My mom was my hero before becoming a nurse

At the end of Women’s History Month, a student describes her mom’s influence on her life.

ETHAN CARROLL / TEMPLE NEWS

Growing up, I’ve always been compared to my mother in appearance, personality and for my caring nature. It’s my favorite compliment because my mom is the most influential woman in my life. 

The world has deemed healthcare workers modern heroes, which is a truly deserved title, but my mom proved her hero status to me years ago.

By the time I was four and my sister was two years old, my mom had spent three years as a stay-at-home mom. She grew restless at home and began a part-time cashier position at Toys “R” Us, but she knew she had a more fulfilling career path ahead of her.

She was driven by her passion to help people and enrolled at the Community College of Philadelphia in January 2009 to complete an associate degree in Culture, Science, and Technology.

As young kids, my sister and I tended to get in the way of my mom’s schoolwork, often distracting her by making messes around the house and constantly yelling out her name. Still, we sometimes managed to help her. 

During the holidays when I was younger, our house was decorated with Christmas-themed stuffed animals on our couch. One day, my sister and I saw my mom talking to them and we thought she looked silly, so I asked her what she was talking about. 

She said she was giving the stuffed animals an important presentation because she was anxious about doing it in front of her classmates. Needing to be involved, I ran upstairs, grabbed some of my favorite stuffed animals and plopped myself on the couch, giving her more “people” to practice in front of. 

With the encouragement of her family, she never looked back. I was headed into fourth grade and my sister into second grade, so my mom held tightly onto our relationship as she stepped into a nursing career.

She attended Abington Memorial Hospital Dixon School of Nursing in Horsham, Pennsylvania, as a full-time student and full-time mom from August 2011 to May 2013 and earned her diploma as a registered nurse. 

My mom then worked for a year as a patient care assistant nurse in the surgical trauma and neurocritical care units at Jefferson Abington Hospital and another year as a registered nurse, charge nurse and medication nurse at The Horsham Clinic in Ambler. 

During those years, my mom balanced her day jobs with night classes at Pennsylvania State University working toward her nursing degree, which she earned in August 2015. 

I was seven years old when my mom started school and 13 years old when she completed it. Although I didn’t realize it at the time, I watched my mom finally realize that she is capable of doing what she loves.

Since 2014, she’s worked as a registered nurse and charge nurse in medical surgical, abdominal organ transplant and transgender units at Temple University Hospital.

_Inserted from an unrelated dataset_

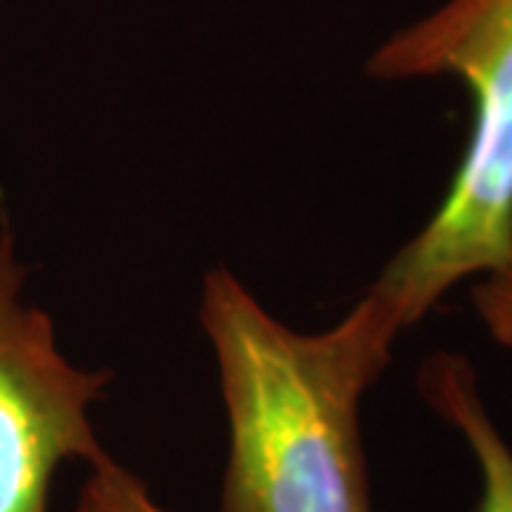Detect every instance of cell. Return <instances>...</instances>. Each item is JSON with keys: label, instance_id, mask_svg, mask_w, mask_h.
I'll return each mask as SVG.
<instances>
[{"label": "cell", "instance_id": "2", "mask_svg": "<svg viewBox=\"0 0 512 512\" xmlns=\"http://www.w3.org/2000/svg\"><path fill=\"white\" fill-rule=\"evenodd\" d=\"M367 74L453 77L473 97L470 137L444 200L370 285L407 330L512 254V0H444L387 37Z\"/></svg>", "mask_w": 512, "mask_h": 512}, {"label": "cell", "instance_id": "3", "mask_svg": "<svg viewBox=\"0 0 512 512\" xmlns=\"http://www.w3.org/2000/svg\"><path fill=\"white\" fill-rule=\"evenodd\" d=\"M29 268L12 225L0 220V512H52L57 473L109 450L92 410L109 370L74 365L55 319L26 296Z\"/></svg>", "mask_w": 512, "mask_h": 512}, {"label": "cell", "instance_id": "6", "mask_svg": "<svg viewBox=\"0 0 512 512\" xmlns=\"http://www.w3.org/2000/svg\"><path fill=\"white\" fill-rule=\"evenodd\" d=\"M473 308L501 348L512 350V254L473 285Z\"/></svg>", "mask_w": 512, "mask_h": 512}, {"label": "cell", "instance_id": "5", "mask_svg": "<svg viewBox=\"0 0 512 512\" xmlns=\"http://www.w3.org/2000/svg\"><path fill=\"white\" fill-rule=\"evenodd\" d=\"M74 512H171L154 498L148 484L123 461L106 453L89 464Z\"/></svg>", "mask_w": 512, "mask_h": 512}, {"label": "cell", "instance_id": "1", "mask_svg": "<svg viewBox=\"0 0 512 512\" xmlns=\"http://www.w3.org/2000/svg\"><path fill=\"white\" fill-rule=\"evenodd\" d=\"M228 461L220 512H376L359 407L404 328L367 291L333 328L279 322L228 268L202 279Z\"/></svg>", "mask_w": 512, "mask_h": 512}, {"label": "cell", "instance_id": "4", "mask_svg": "<svg viewBox=\"0 0 512 512\" xmlns=\"http://www.w3.org/2000/svg\"><path fill=\"white\" fill-rule=\"evenodd\" d=\"M427 407L464 439L478 470L476 512H512V444L481 396L476 370L456 353H436L419 370Z\"/></svg>", "mask_w": 512, "mask_h": 512}]
</instances>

Recently, she was offered a position in Temple’s cardiac intensive care unit.

During the past two years of the pandemic, my mom has been consumed with work as a nurse at Temple University Hospital, caring for hundreds of COVID-19 patients and silently mourning when many of them passed away. She contracted the virus twice, resulting in the permanent dysfunction of her taste and smell. Although her work can be an emotional rollercoaster, she never faltered in her desire to help people.

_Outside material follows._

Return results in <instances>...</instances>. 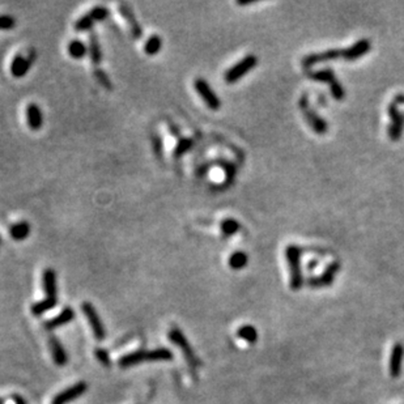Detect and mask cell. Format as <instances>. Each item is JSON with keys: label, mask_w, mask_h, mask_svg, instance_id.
Returning <instances> with one entry per match:
<instances>
[{"label": "cell", "mask_w": 404, "mask_h": 404, "mask_svg": "<svg viewBox=\"0 0 404 404\" xmlns=\"http://www.w3.org/2000/svg\"><path fill=\"white\" fill-rule=\"evenodd\" d=\"M301 256H302V248L297 244H288L286 248V259L288 263L289 276H290L289 286L292 290H300L305 284L302 267H301Z\"/></svg>", "instance_id": "obj_1"}, {"label": "cell", "mask_w": 404, "mask_h": 404, "mask_svg": "<svg viewBox=\"0 0 404 404\" xmlns=\"http://www.w3.org/2000/svg\"><path fill=\"white\" fill-rule=\"evenodd\" d=\"M173 360V354L166 348H157L152 350H136L132 354L123 356L119 360L120 368H131L138 364L146 362V361H170Z\"/></svg>", "instance_id": "obj_2"}, {"label": "cell", "mask_w": 404, "mask_h": 404, "mask_svg": "<svg viewBox=\"0 0 404 404\" xmlns=\"http://www.w3.org/2000/svg\"><path fill=\"white\" fill-rule=\"evenodd\" d=\"M306 76L312 80H316V82H327L330 86V92H331V96L336 101H343L346 98V89L342 85V82L338 80L335 72L331 70V68H323V70H318V71H308L306 72Z\"/></svg>", "instance_id": "obj_3"}, {"label": "cell", "mask_w": 404, "mask_h": 404, "mask_svg": "<svg viewBox=\"0 0 404 404\" xmlns=\"http://www.w3.org/2000/svg\"><path fill=\"white\" fill-rule=\"evenodd\" d=\"M300 110L302 112L304 118L310 126V128L318 135H324L328 131V123L326 122V119H323L322 116H318V112L314 109H312L309 105V97L306 93L301 96V98L298 101Z\"/></svg>", "instance_id": "obj_4"}, {"label": "cell", "mask_w": 404, "mask_h": 404, "mask_svg": "<svg viewBox=\"0 0 404 404\" xmlns=\"http://www.w3.org/2000/svg\"><path fill=\"white\" fill-rule=\"evenodd\" d=\"M258 64V58L254 54L246 55L244 58L241 60L237 62L233 67L226 70L224 75V80L226 84H234V82H240L242 78L248 75V72L252 71Z\"/></svg>", "instance_id": "obj_5"}, {"label": "cell", "mask_w": 404, "mask_h": 404, "mask_svg": "<svg viewBox=\"0 0 404 404\" xmlns=\"http://www.w3.org/2000/svg\"><path fill=\"white\" fill-rule=\"evenodd\" d=\"M169 339L172 343H174L176 346L180 348V350H182V354H184V358L187 360V362L190 364L192 368H198L199 365H200V361H199V358H198L196 356H195L194 354V350L191 348L190 343H188V340L186 339V336H184V334L180 331V328H177V327H174V328H172L169 331Z\"/></svg>", "instance_id": "obj_6"}, {"label": "cell", "mask_w": 404, "mask_h": 404, "mask_svg": "<svg viewBox=\"0 0 404 404\" xmlns=\"http://www.w3.org/2000/svg\"><path fill=\"white\" fill-rule=\"evenodd\" d=\"M194 88L198 92V94L200 96V98L203 100L204 104L207 105L208 109L214 110V112H218V110L221 109L220 97L214 93V89L210 88V85L204 78H195Z\"/></svg>", "instance_id": "obj_7"}, {"label": "cell", "mask_w": 404, "mask_h": 404, "mask_svg": "<svg viewBox=\"0 0 404 404\" xmlns=\"http://www.w3.org/2000/svg\"><path fill=\"white\" fill-rule=\"evenodd\" d=\"M109 14L110 10L108 8L104 7V6H97V7L92 8V10H89L88 14L80 17L75 22L74 28H75L76 32L89 30L94 25V22L105 20V18L109 17Z\"/></svg>", "instance_id": "obj_8"}, {"label": "cell", "mask_w": 404, "mask_h": 404, "mask_svg": "<svg viewBox=\"0 0 404 404\" xmlns=\"http://www.w3.org/2000/svg\"><path fill=\"white\" fill-rule=\"evenodd\" d=\"M340 267H342V264H340L339 260L331 262L320 276L308 278L306 284L312 286V288H326V286H332L335 278H336L338 272L340 271Z\"/></svg>", "instance_id": "obj_9"}, {"label": "cell", "mask_w": 404, "mask_h": 404, "mask_svg": "<svg viewBox=\"0 0 404 404\" xmlns=\"http://www.w3.org/2000/svg\"><path fill=\"white\" fill-rule=\"evenodd\" d=\"M390 116V127H388V138L391 142H399L403 135L404 130V114L399 110L395 102H391L388 108Z\"/></svg>", "instance_id": "obj_10"}, {"label": "cell", "mask_w": 404, "mask_h": 404, "mask_svg": "<svg viewBox=\"0 0 404 404\" xmlns=\"http://www.w3.org/2000/svg\"><path fill=\"white\" fill-rule=\"evenodd\" d=\"M82 310L85 314V316H86V320H88L89 326L92 328L93 335H94L96 339L100 340V342L105 339L106 338L105 326H104V323H102L101 318H100L98 312H97L94 306H93L90 302H82Z\"/></svg>", "instance_id": "obj_11"}, {"label": "cell", "mask_w": 404, "mask_h": 404, "mask_svg": "<svg viewBox=\"0 0 404 404\" xmlns=\"http://www.w3.org/2000/svg\"><path fill=\"white\" fill-rule=\"evenodd\" d=\"M343 58V50L340 48H330V50L320 51V52H312V54L306 55L301 60V66L306 70L312 68V66L322 63V62L335 60V59Z\"/></svg>", "instance_id": "obj_12"}, {"label": "cell", "mask_w": 404, "mask_h": 404, "mask_svg": "<svg viewBox=\"0 0 404 404\" xmlns=\"http://www.w3.org/2000/svg\"><path fill=\"white\" fill-rule=\"evenodd\" d=\"M86 388H88V384H85V382H78V384H75L74 386H71V388H66L64 391L59 392V394L52 399L51 404H67L70 403V402L76 400L78 398H80L82 394H84L85 391H86Z\"/></svg>", "instance_id": "obj_13"}, {"label": "cell", "mask_w": 404, "mask_h": 404, "mask_svg": "<svg viewBox=\"0 0 404 404\" xmlns=\"http://www.w3.org/2000/svg\"><path fill=\"white\" fill-rule=\"evenodd\" d=\"M372 48V42L368 38H361L357 42H354L352 46L343 50V59L348 62H354L357 59L362 58L364 55H366Z\"/></svg>", "instance_id": "obj_14"}, {"label": "cell", "mask_w": 404, "mask_h": 404, "mask_svg": "<svg viewBox=\"0 0 404 404\" xmlns=\"http://www.w3.org/2000/svg\"><path fill=\"white\" fill-rule=\"evenodd\" d=\"M34 58H36V52L34 51H32L28 58L22 56L21 54H17L14 58V60H12V64H10V74L14 75V78H24L28 74V71L30 70Z\"/></svg>", "instance_id": "obj_15"}, {"label": "cell", "mask_w": 404, "mask_h": 404, "mask_svg": "<svg viewBox=\"0 0 404 404\" xmlns=\"http://www.w3.org/2000/svg\"><path fill=\"white\" fill-rule=\"evenodd\" d=\"M404 357V346L402 343H395L392 346L390 354V362H388V372L392 378H398L402 373V365H403Z\"/></svg>", "instance_id": "obj_16"}, {"label": "cell", "mask_w": 404, "mask_h": 404, "mask_svg": "<svg viewBox=\"0 0 404 404\" xmlns=\"http://www.w3.org/2000/svg\"><path fill=\"white\" fill-rule=\"evenodd\" d=\"M119 12H120V14L127 20V24H128L132 37L135 38V40L142 38V36H143V29H142L140 24L138 22V20H136L135 14H134V10H131V7H130L128 4L126 3L119 4Z\"/></svg>", "instance_id": "obj_17"}, {"label": "cell", "mask_w": 404, "mask_h": 404, "mask_svg": "<svg viewBox=\"0 0 404 404\" xmlns=\"http://www.w3.org/2000/svg\"><path fill=\"white\" fill-rule=\"evenodd\" d=\"M26 123L28 127L33 131H38L44 126V114L41 108L37 104H29L26 106Z\"/></svg>", "instance_id": "obj_18"}, {"label": "cell", "mask_w": 404, "mask_h": 404, "mask_svg": "<svg viewBox=\"0 0 404 404\" xmlns=\"http://www.w3.org/2000/svg\"><path fill=\"white\" fill-rule=\"evenodd\" d=\"M74 318H75V310L72 309V308H64V309L59 312L58 316L44 322V328L48 330V331H52V330L58 328V327L67 324Z\"/></svg>", "instance_id": "obj_19"}, {"label": "cell", "mask_w": 404, "mask_h": 404, "mask_svg": "<svg viewBox=\"0 0 404 404\" xmlns=\"http://www.w3.org/2000/svg\"><path fill=\"white\" fill-rule=\"evenodd\" d=\"M42 282H44V293H46V297L56 298V274H55L54 270H44Z\"/></svg>", "instance_id": "obj_20"}, {"label": "cell", "mask_w": 404, "mask_h": 404, "mask_svg": "<svg viewBox=\"0 0 404 404\" xmlns=\"http://www.w3.org/2000/svg\"><path fill=\"white\" fill-rule=\"evenodd\" d=\"M48 343H50V350L51 352H52V358H54L55 364L56 365H59V366H63V365H66V362H67L68 357H67V354H66L64 348H63V346H62V343L59 342L58 339L55 336H51L50 340H48Z\"/></svg>", "instance_id": "obj_21"}, {"label": "cell", "mask_w": 404, "mask_h": 404, "mask_svg": "<svg viewBox=\"0 0 404 404\" xmlns=\"http://www.w3.org/2000/svg\"><path fill=\"white\" fill-rule=\"evenodd\" d=\"M88 52L90 55V60L93 64H100L102 60V50L101 44L98 42V37L94 32L89 34V46H88Z\"/></svg>", "instance_id": "obj_22"}, {"label": "cell", "mask_w": 404, "mask_h": 404, "mask_svg": "<svg viewBox=\"0 0 404 404\" xmlns=\"http://www.w3.org/2000/svg\"><path fill=\"white\" fill-rule=\"evenodd\" d=\"M68 55L74 59H82L84 58L85 55L88 54V48L85 46V44L80 40H74L68 44L67 46Z\"/></svg>", "instance_id": "obj_23"}, {"label": "cell", "mask_w": 404, "mask_h": 404, "mask_svg": "<svg viewBox=\"0 0 404 404\" xmlns=\"http://www.w3.org/2000/svg\"><path fill=\"white\" fill-rule=\"evenodd\" d=\"M55 306H56V298L46 297V298L42 300V301H38V302L33 304L30 310L32 312H33V316H41L42 314H44V312H48V310L54 309Z\"/></svg>", "instance_id": "obj_24"}, {"label": "cell", "mask_w": 404, "mask_h": 404, "mask_svg": "<svg viewBox=\"0 0 404 404\" xmlns=\"http://www.w3.org/2000/svg\"><path fill=\"white\" fill-rule=\"evenodd\" d=\"M237 336L240 338V339L244 340L246 343L254 344L256 343V340H258V331H256V328H255L254 326H252V324H244V326L240 327V328L237 330Z\"/></svg>", "instance_id": "obj_25"}, {"label": "cell", "mask_w": 404, "mask_h": 404, "mask_svg": "<svg viewBox=\"0 0 404 404\" xmlns=\"http://www.w3.org/2000/svg\"><path fill=\"white\" fill-rule=\"evenodd\" d=\"M229 267L234 271H240V270L244 268L248 263V256L246 252H236L230 255L229 258Z\"/></svg>", "instance_id": "obj_26"}, {"label": "cell", "mask_w": 404, "mask_h": 404, "mask_svg": "<svg viewBox=\"0 0 404 404\" xmlns=\"http://www.w3.org/2000/svg\"><path fill=\"white\" fill-rule=\"evenodd\" d=\"M30 234V226L26 221H21L17 222L14 226L10 228V237L16 240V241H22L28 236Z\"/></svg>", "instance_id": "obj_27"}, {"label": "cell", "mask_w": 404, "mask_h": 404, "mask_svg": "<svg viewBox=\"0 0 404 404\" xmlns=\"http://www.w3.org/2000/svg\"><path fill=\"white\" fill-rule=\"evenodd\" d=\"M161 48H162V40H161L160 36L154 34V36L146 40V44H144V51H146V55L153 56V55H157L160 52Z\"/></svg>", "instance_id": "obj_28"}, {"label": "cell", "mask_w": 404, "mask_h": 404, "mask_svg": "<svg viewBox=\"0 0 404 404\" xmlns=\"http://www.w3.org/2000/svg\"><path fill=\"white\" fill-rule=\"evenodd\" d=\"M240 229H241V224L238 222L236 218H225L222 222H221V232H222V234L225 236V237H232V236H234L236 233H238L240 232Z\"/></svg>", "instance_id": "obj_29"}, {"label": "cell", "mask_w": 404, "mask_h": 404, "mask_svg": "<svg viewBox=\"0 0 404 404\" xmlns=\"http://www.w3.org/2000/svg\"><path fill=\"white\" fill-rule=\"evenodd\" d=\"M192 144H194V142L190 138H180L176 146V150H174V157L178 158V157L184 156V153H187L192 148Z\"/></svg>", "instance_id": "obj_30"}, {"label": "cell", "mask_w": 404, "mask_h": 404, "mask_svg": "<svg viewBox=\"0 0 404 404\" xmlns=\"http://www.w3.org/2000/svg\"><path fill=\"white\" fill-rule=\"evenodd\" d=\"M94 78H97V82H98L104 88H106L108 90H112V80H110V78L108 76V74H106L104 70H96Z\"/></svg>", "instance_id": "obj_31"}, {"label": "cell", "mask_w": 404, "mask_h": 404, "mask_svg": "<svg viewBox=\"0 0 404 404\" xmlns=\"http://www.w3.org/2000/svg\"><path fill=\"white\" fill-rule=\"evenodd\" d=\"M16 26V20L14 17L10 14H0V30H8L14 29Z\"/></svg>", "instance_id": "obj_32"}, {"label": "cell", "mask_w": 404, "mask_h": 404, "mask_svg": "<svg viewBox=\"0 0 404 404\" xmlns=\"http://www.w3.org/2000/svg\"><path fill=\"white\" fill-rule=\"evenodd\" d=\"M94 354L96 357H97V360H98L102 365H105V366L110 365V356L108 350H104V348H97Z\"/></svg>", "instance_id": "obj_33"}, {"label": "cell", "mask_w": 404, "mask_h": 404, "mask_svg": "<svg viewBox=\"0 0 404 404\" xmlns=\"http://www.w3.org/2000/svg\"><path fill=\"white\" fill-rule=\"evenodd\" d=\"M153 150H154V153H156V156L158 157V158H161V156H162V140H161V138L158 135H154L153 136Z\"/></svg>", "instance_id": "obj_34"}, {"label": "cell", "mask_w": 404, "mask_h": 404, "mask_svg": "<svg viewBox=\"0 0 404 404\" xmlns=\"http://www.w3.org/2000/svg\"><path fill=\"white\" fill-rule=\"evenodd\" d=\"M169 128H170V131H172V134H173V135L176 136V138H178V140H180V130H178L177 127L174 126V124H170V126H169Z\"/></svg>", "instance_id": "obj_35"}, {"label": "cell", "mask_w": 404, "mask_h": 404, "mask_svg": "<svg viewBox=\"0 0 404 404\" xmlns=\"http://www.w3.org/2000/svg\"><path fill=\"white\" fill-rule=\"evenodd\" d=\"M12 399H14V404H26V402H25L24 399H22V396H20V395H14Z\"/></svg>", "instance_id": "obj_36"}, {"label": "cell", "mask_w": 404, "mask_h": 404, "mask_svg": "<svg viewBox=\"0 0 404 404\" xmlns=\"http://www.w3.org/2000/svg\"><path fill=\"white\" fill-rule=\"evenodd\" d=\"M256 2H244V0H238L237 4L241 6V7H244V6H252V4H255Z\"/></svg>", "instance_id": "obj_37"}, {"label": "cell", "mask_w": 404, "mask_h": 404, "mask_svg": "<svg viewBox=\"0 0 404 404\" xmlns=\"http://www.w3.org/2000/svg\"><path fill=\"white\" fill-rule=\"evenodd\" d=\"M316 266H318V262H316V260H310L309 264H308V270H309V271H312V268L314 270L316 267Z\"/></svg>", "instance_id": "obj_38"}, {"label": "cell", "mask_w": 404, "mask_h": 404, "mask_svg": "<svg viewBox=\"0 0 404 404\" xmlns=\"http://www.w3.org/2000/svg\"><path fill=\"white\" fill-rule=\"evenodd\" d=\"M0 404H6V402H4L3 399H0Z\"/></svg>", "instance_id": "obj_39"}]
</instances>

Despite the emotional and physical trauma associated with being a healthcare worker during the pandemic, she consistently prioritized her role as a mom. 

While she worked draining 12-hour night shifts in the spring of 2020, she spent her free time comforting me. I complained about issues that were small compared to the tragedies in her hospital unit, like losing my senior year of high school due to the pandemic. She validated my feelings, held my hand and lived through isolation with me.

My mom’s constant support encourages me to pursue any path that I love no matter how many times it changes because I know she will be there through every step. Watching her balance the roles of a student, nurse and parent inspired me to know I’m capable of anything I have the will to achieve. 

I aspire to be a woman who lives with the same vein of care and dedication as her. My mother has always been a hero, but I am proud to see her now receiving the recognition she deserves.